Canada: Canada's Anti-Spam Legislation (CASL) Compliance Checklist For Business Transactions

DUE DILIGENCE PHASE

• Does the Target send commercial electronic messages (CEMs) from Canada and/or to recipients in Canada? CEMs include any email, text message or other direct electronic message that wholly or partly encourages participation in a commercial activity. Not limited in scope to bulk messages.
• Does the Target send CEMs based on express or implied consent?
• If the Target sends CEMs based on express consent, review the Target's express consent language and process to ensure they meet CASL's prescriptive requirements.
• If CEMs are sent based on implied consent, the basis upon which consent is claimed to be implied should be verified.
• Does the Target ever rely on an exemption from CASL to send CEMs? If yes, confirm that the exemption applies and whether it is a full or partial exemption.
• How is evidence of consent (express or implied) maintained?
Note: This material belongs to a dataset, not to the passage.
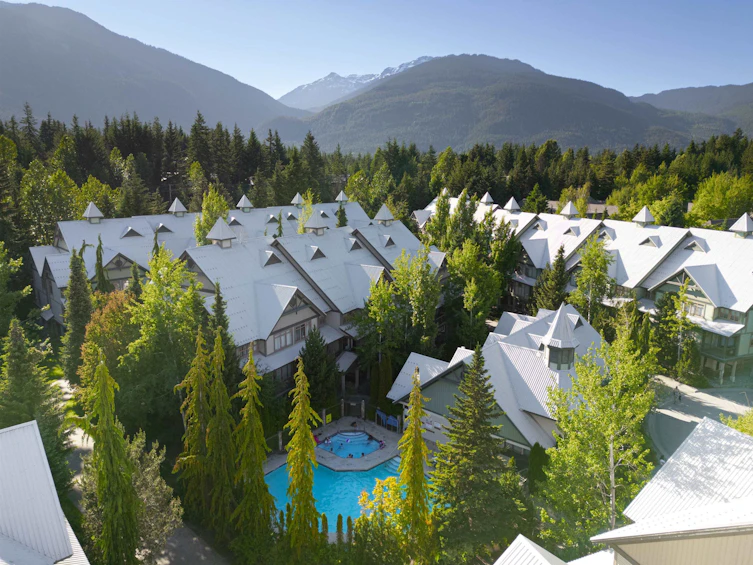 109-4355 Northlands Boulevard, Whistler, BC, V8E 1C3 - 15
Recall that the sender bears the burden of proving they had consent to send a CEM.
• Review all template CEM footers to ensure that the required identification and contact information is included along with a valid unsubscribe mechanism that meets prescribed requirements.
• Verify how the unsubscribe mechanism works and how unsubscribe requests are recorded and implemented by the Target to ensure compliance with prescribed requirements (including timing requirements).
• Does the Target have a CASL policy?
• Are employees trained on CASL compliance?
• Has the Target ever received a complaint relating to its CEMs?
• Has the Target ever been the subject of a regulatory inquiry, investigation, notice or enforcement action relating to its CEMs?
• If the Target sends CEMs or collects electronic addresses on behalf of others, has the Target complied with all contractual obligations relating to these activities?

PURCHASE AGREEMENT

• Where a purchase involves the transfer of personal information from Target to Purchaser, privacy implications will need to be carefully considered in addition to CASL-compliance issues.
• For asset purchases, ensure that:
  
  
  • Any express consents from Target's customers, suppliers, vendors or others form part of the purchased assets
  • Purchaser acquires or has access to records sufficient to demonstrate compliance with CASL (e.g., evidence of consent, records of unsubscribes, etc.).
• Carefully consider which implied consents arising from Target's existing business relationships will transfer with the purchased business pursuant to CASL, s. 10(12).
• Obtain representations and warranties from the Target relating to the absence of CASL-related complaints, or regulatory investigations, inquiries, notices or enforcement action.
• Obtain representations and warranties from Target relating to CASL compliance.

The content of this article is intended to provide a general guide to the subject matter. Specialist advice should be sought about your specific circumstances.